When running writing workshops with Key Stage 2 pupils I tend to model two or three examples like the one above. I then ask the pupils to produce a sentence/ sentences which will surprise everyone. This approach of modelling followed by pupil experimentation is a powerful way of introducing new approaches to narrative.
Direct address to the reader
A method of opening a narrative, which creates an empathic response from the reader is the ‘Direct address’ method. Again, it is best taught by example followed by discussion,
Have you ever wondered what it might be like to fall from a plane and not have your parachute open? Let me describe it for you!
By combining a direct address and a question in the opening sentence we amplify the empathic response.
Series of questions
An extension of the previous example, this approach creates a highly dramatic effect. The reader wants to know what the answer is and the mystery this creates draws them into the story.

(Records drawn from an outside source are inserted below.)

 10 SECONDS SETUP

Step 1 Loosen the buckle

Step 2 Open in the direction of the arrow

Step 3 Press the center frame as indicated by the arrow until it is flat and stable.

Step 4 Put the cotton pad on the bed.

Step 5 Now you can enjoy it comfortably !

The technique is used to great effect by Emile Zola in the short story ‘The Girl Who Loves Me’. This story opens with 5 paragraphs, each of which begins with the phrase ‘Is the girl who loves me…?’Immediately after these 5 paragraphs, with which Zola has ‘hooked’ the reader, he begins the story proper with the sentence, ‘Yesterday I went in search of her in a fairground.’
This effective opening method is straightforward to teach. It is possible to build from a single question – George Eliot begins the Prelude to ‘Middlemarch’ in such a manner – with equally effective results!
A technique more familiar than the preceding five is the utilisation of dialogue as an opening device. It is, however, best if we link the dialogue to a ‘dramatic moment’. To teach this I use a modelled example of how the ‘Cinderella’ story could begin if this device was used to open it:
‘Midnight already’ he said. At first I didn’t stop dancing but then it dawned upon me…
‘I have to leave’, I cried. It was already the fourth stoke of the clock.
‘But why?’ he asked. He wore a perplexed expression.
‘I can’t tell you, but I must.’
The seventh stroke chimed out. I had no choice but to run as fast as my legs would carry me, but as I reached the top of the steps I could see that my glorious coach was once more a pumpkin!